▶ _Отрывок из источника_
+ + + + +
Именно такой комплекс свойств, именно такая душевная организация была нужна для создания нового театра и управления этим сложным и капризным механизмом. Только порыва, самого могучего, только одних крыльев, как ни широко их парение, — мало. Весь аппарат был бы шатким, может быть — давно был бы опрокинут изнутри или извне, если бы Немирович-Данченко не придал ему, благодаря указанным своим качествам, нужной устойчивости и силы двойного сопротивления; весь путь изломался бы в капризных зигзагах, если бы благодаря этим же своим качествам, Немирович-Данченко не выверял его и не находил вовремя равнодействующих. Он вовсе не был гирей, задерживающий {82} лёт, — он был надежным регулятором. Этим отнюдь не исчерпывалась функция Немировича-Данченко в Художественном театре, — я уже отмечал, что им заложено идейное содержание этого театра, оформлен его не только эстетический, но и общественный облик, — но и она была одной из очень существенных.

Ну, так вот, может быть, эти же свойства, как я их сейчас обрисовал, удержали Немировича-Данченко от уступки собственному влечению и советам других, совпадавшим с увлечением, удержали от того, чтобы сделаться актером.

{83} Но от проб своих сил на сцене он еще не отказывался. Участвовал в большом числе спектаклей, то в Московском Артистическом кружке, уже доживавшем остатки своей большой славы, то в Тифлисе, то в Пятигорске, играл все больше «любовников», играл не раз Жадова в «Доходном месте». Если б эти актерские экскурсы были лишь биографическою подробностью, эпизодом, — я бы не стал о них говорить, так как не факты этой жизни меня сейчас интересуют. Но в этих опытах играть, творить сценически изощрялось чувство сцены (весьма специфическое, какое вне практики наживается и очень трудно, и очень редко); в этих опытах играть развивалось понимание технической стороны актерского искусства, и укреплялась сила, оттачивалась меткость театрально-критического суждения. На опыте узнавался механизм сценических осуществлений, перевоплощений во внушенные текстом пьесы образы, вживаний в подсказываемое текстом чувство. Так Немирович-Данченко отрешался от дилетантского отношения к сцене, от отношения человека постороннего. Мало отвлеченно понимать, хотя бы и очень тонко, как все это делается, нужно и конкретно знать. Такое знание и такой авторитет суждения он наживал в своих актерских экскурсах. И все это вооружение чрезвычайно ему понадобится, когда он станет сначала преподавателем сценического мастерства, потом — основателем и руководителем Художественного театра.
+ + + + +
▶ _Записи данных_

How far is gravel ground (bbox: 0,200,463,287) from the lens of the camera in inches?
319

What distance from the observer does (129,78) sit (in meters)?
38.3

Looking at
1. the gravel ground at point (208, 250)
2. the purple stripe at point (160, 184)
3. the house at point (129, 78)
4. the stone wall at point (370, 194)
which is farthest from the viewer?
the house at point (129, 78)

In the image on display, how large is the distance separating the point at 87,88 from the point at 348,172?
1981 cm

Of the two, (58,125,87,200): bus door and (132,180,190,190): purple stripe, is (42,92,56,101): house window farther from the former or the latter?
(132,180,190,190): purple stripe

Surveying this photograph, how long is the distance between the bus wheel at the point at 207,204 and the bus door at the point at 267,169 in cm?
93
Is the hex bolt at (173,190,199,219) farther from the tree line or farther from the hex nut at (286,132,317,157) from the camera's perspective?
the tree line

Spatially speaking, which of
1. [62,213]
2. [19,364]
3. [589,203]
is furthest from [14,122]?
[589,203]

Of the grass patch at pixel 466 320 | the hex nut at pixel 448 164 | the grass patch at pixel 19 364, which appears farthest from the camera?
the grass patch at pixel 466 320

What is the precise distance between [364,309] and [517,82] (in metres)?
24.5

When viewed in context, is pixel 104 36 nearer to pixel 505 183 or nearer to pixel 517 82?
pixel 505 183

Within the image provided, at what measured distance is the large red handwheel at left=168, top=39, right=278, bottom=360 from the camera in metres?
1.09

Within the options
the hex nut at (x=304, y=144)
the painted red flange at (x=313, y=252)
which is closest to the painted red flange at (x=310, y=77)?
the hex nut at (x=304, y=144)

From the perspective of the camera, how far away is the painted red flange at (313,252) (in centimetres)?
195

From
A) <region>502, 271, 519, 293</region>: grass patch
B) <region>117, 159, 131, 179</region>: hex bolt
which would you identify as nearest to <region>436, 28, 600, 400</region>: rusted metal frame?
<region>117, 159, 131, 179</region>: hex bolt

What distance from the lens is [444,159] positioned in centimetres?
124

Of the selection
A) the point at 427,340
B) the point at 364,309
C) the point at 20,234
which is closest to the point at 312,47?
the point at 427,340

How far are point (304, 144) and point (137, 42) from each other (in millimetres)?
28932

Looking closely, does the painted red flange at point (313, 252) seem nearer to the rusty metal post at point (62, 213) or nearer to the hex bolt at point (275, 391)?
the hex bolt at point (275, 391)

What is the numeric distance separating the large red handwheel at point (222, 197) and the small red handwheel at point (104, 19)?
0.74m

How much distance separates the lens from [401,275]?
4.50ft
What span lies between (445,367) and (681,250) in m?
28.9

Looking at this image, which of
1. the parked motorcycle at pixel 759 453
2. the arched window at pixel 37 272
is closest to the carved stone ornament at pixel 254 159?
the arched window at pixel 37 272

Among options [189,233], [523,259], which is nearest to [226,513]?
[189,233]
+ + + + +
▶ _Что нужно сделать_
Продолжите отрывок о Немировиче-Данченко, начиная сразу после его последнего предложения.

▶ _Ответ на задание_
Так как, продолжая играть, даже довольно много играя, Немирович-Данченко все-таки отчетливо знал, что актером он не будет, что не это — его путь, не на нем он полно проявит себя, — он напряг свою пристальность и свои силы в писательстве. Он вошел в Московские литературные кружки, сначала — помельче, потом — покрупнее. Сблизился с редакциями газет и журналов, с литераторами, писал много и разнообразно, как беллетрист, как фельетонист, как юморист, как театральный критик. Все делал хорошо, с талантом, с большою вдумчивостью, с непременною серьезностью в отношениях к своему писанию. Он пристально наблюдает и настойчиво проникает в характер и смысл наблюдаемого, будет ли то жизненное явление или театральный спектакль. И что бы он ни писал, хоть легкий газетный набросок, фельетон-однодневку, который умрет с днем его напечатания, рецензентскую заметку, — это непременно шаг в работе над собою, как писателем. Он никогда не полагается на импрессию, всегда выверяет ее мыслью и непременно хочет подняться к какому-то более широкому обобщению. Я узнал Вл. И. Немировича-Данченко, когда он еще участвовал в газетной работе, впрочем — уже заметно отходя от нее. Среди тогдашних талантливых газетных перьев он выделялся наибольшею серьезностью. И самый стиль его газетного письма был строгий, без причуд и капризов, как его почерк.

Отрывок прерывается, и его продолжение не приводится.